§ **Listed records**:
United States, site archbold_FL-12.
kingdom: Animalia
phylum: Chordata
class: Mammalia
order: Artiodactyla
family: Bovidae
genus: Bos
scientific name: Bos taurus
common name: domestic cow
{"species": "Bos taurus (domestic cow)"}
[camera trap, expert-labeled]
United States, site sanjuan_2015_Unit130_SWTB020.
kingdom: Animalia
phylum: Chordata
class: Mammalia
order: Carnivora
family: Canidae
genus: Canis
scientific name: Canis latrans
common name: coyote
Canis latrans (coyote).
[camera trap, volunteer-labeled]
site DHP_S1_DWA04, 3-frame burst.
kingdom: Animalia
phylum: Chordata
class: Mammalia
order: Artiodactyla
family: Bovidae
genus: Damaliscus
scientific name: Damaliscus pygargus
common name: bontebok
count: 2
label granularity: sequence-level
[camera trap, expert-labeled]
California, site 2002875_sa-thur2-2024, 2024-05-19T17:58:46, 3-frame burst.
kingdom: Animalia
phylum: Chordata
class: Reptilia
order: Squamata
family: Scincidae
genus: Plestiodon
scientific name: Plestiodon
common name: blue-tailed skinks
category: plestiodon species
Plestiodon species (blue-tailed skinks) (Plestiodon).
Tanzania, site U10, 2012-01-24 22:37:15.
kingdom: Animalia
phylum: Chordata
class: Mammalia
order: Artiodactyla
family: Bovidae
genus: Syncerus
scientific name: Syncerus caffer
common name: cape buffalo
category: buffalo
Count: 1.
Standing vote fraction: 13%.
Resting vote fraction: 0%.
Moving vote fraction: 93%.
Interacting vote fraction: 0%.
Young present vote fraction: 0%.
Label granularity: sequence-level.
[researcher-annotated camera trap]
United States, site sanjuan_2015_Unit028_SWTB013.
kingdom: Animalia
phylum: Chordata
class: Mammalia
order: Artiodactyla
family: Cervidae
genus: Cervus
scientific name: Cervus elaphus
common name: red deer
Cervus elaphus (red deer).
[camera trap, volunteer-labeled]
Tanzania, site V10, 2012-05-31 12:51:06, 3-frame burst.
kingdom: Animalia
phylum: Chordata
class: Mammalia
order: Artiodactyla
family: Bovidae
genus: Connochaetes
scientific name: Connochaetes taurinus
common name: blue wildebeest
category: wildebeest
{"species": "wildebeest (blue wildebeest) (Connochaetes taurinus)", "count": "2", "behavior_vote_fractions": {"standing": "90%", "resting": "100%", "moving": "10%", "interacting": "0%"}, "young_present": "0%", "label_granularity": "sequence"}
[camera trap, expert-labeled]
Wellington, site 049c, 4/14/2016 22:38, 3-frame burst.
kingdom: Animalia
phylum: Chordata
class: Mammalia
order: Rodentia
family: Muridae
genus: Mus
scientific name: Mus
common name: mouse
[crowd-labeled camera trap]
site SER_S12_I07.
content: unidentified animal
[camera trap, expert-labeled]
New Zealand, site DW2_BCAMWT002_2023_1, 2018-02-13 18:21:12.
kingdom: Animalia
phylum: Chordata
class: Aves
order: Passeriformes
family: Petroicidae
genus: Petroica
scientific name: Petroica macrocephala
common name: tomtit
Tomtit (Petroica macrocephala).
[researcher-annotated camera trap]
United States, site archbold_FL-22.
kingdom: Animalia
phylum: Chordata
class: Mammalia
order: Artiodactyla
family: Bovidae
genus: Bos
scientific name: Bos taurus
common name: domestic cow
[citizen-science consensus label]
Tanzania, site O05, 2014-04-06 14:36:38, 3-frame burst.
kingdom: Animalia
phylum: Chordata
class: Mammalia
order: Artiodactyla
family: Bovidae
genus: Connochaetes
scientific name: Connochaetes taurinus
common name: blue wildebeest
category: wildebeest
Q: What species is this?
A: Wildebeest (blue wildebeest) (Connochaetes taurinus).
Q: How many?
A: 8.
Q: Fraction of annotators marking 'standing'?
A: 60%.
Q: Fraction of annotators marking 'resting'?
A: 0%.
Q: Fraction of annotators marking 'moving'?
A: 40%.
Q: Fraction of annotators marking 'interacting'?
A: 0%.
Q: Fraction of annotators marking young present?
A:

§ **Activity**: Write down the entries above again. Copy them word for word.

§ **Response**:
United States, site archbold_FL-12.
kingdom: Animalia
phylum: Chordata
class: Mammalia
order: Artiodactyla
family: Bovidae
genus: Bos
scientific name: Bos taurus
common name: domestic cow
{"species": "Bos taurus (domestic cow)"}
[camera trap, expert-labeled]
United States, site sanjuan_2015_Unit130_SWTB020.
kingdom: Animalia
phylum: Chordata
class: Mammalia
order: Carnivora
family: Canidae
genus: Canis
scientific name: Canis latrans
common name: coyote
Canis latrans (coyote).
[camera trap, volunteer-labeled]
site DHP_S1_DWA04, 3-frame burst.
kingdom: Animalia
phylum: Chordata
class: Mammalia
order: Artiodactyla
family: Bovidae
genus: Damaliscus
scientific name: Damaliscus pygargus
common name: bontebok
count: 2
label granularity: sequence-level
[camera trap, expert-labeled]
California, site 2002875_sa-thur2-2024, 2024-05-19T17:58:46, 3-frame burst.
kingdom: Animalia
phylum: Chordata
class: Reptilia
order: Squamata
family: Scincidae
genus: Plestiodon
scientific name: Plestiodon
common name: blue-tailed skinks
category: plestiodon species
Plestiodon species (blue-tailed skinks) (Plestiodon).
Tanzania, site U10, 2012-01-24 22:37:15.
kingdom: Animalia
phylum: Chordata
class: Mammalia
order: Artiodactyla
family: Bovidae
genus: Syncerus
scientific name: Syncerus caffer
common name: cape buffalo
category: buffalo
Count: 1.
Standing vote fraction: 13%.
Resting vote fraction: 0%.
Moving vote fraction: 93%.
Interacting vote fraction: 0%.
Young present vote fraction: 0%.
Label granularity: sequence-level.
[researcher-annotated camera trap]
United States, site sanjuan_2015_Unit028_SWTB013.
kingdom: Animalia
phylum: Chordata
class: Mammalia
order: Artiodactyla
family: Cervidae
genus: Cervus
scientific name: Cervus elaphus
common name: red deer
Cervus elaphus (red deer).
[camera trap, volunteer-labeled]
Tanzania, site V10, 2012-05-31 12:51:06, 3-frame burst.
kingdom: Animalia
phylum: Chordata
class: Mammalia
order: Artiodactyla
family: Bovidae
genus: Connochaetes
scientific name: Connochaetes taurinus
common name: blue wildebeest
category: wildebeest
{"species": "wildebeest (blue wildebeest) (Connochaetes taurinus)", "count": "2", "behavior_vote_fractions": {"standing": "90%", "resting": "100%", "moving": "10%", "interacting": "0%"}, "young_present": "0%", "label_granularity": "sequence"}
[camera trap, expert-labeled]
Wellington, site 049c, 4/14/2016 22:38, 3-frame burst.
kingdom: Animalia
phylum: Chordata
class: Mammalia
order: Rodentia
family: Muridae
genus: Mus
scientific name: Mus
common name: mouse
[crowd-labeled camera trap]
site SER_S12_I07.
content: unidentified animal
[camera trap, expert-labeled]
New Zealand, site DW2_BCAMWT002_2023_1, 2018-02-13 18:21:12.
kingdom: Animalia
phylum: Chordata
class: Aves
order: Passeriformes
family: Petroicidae
genus: Petroica
scientific name: Petroica macrocephala
common name: tomtit
Tomtit (Petroica macrocephala).
[researcher-annotated camera trap]
United States, site archbold_FL-22.
kingdom: Animalia
phylum: Chordata
class: Mammalia
order: Artiodactyla
family: Bovidae
genus: Bos
scientific name: Bos taurus
common name: domestic cow
[citizen-science consensus label]
Tanzania, site O05, 2014-04-06 14:36:38, 3-frame burst.
kingdom: Animalia
phylum: Chordata
class: Mammalia
order: Artiodactyla
family: Bovidae
genus: Connochaetes
scientific name: Connochaetes taurinus
common name: blue wildebeest
category: wildebeest
Q: What species is this?
A: Wildebeest (blue wildebeest) (Connochaetes taurinus).
Q: How many?
A: 8.
Q: Fraction of annotators marking 'standing'?
A: 60%.
Q: Fraction of annotators marking 'resting'?
A: 0%.
Q: Fraction of annotators marking 'moving'?
A: 40%.
Q: Fraction of annotators marking 'interacting'?
A: 0%.
Q: Fraction of annotators marking young present?
A:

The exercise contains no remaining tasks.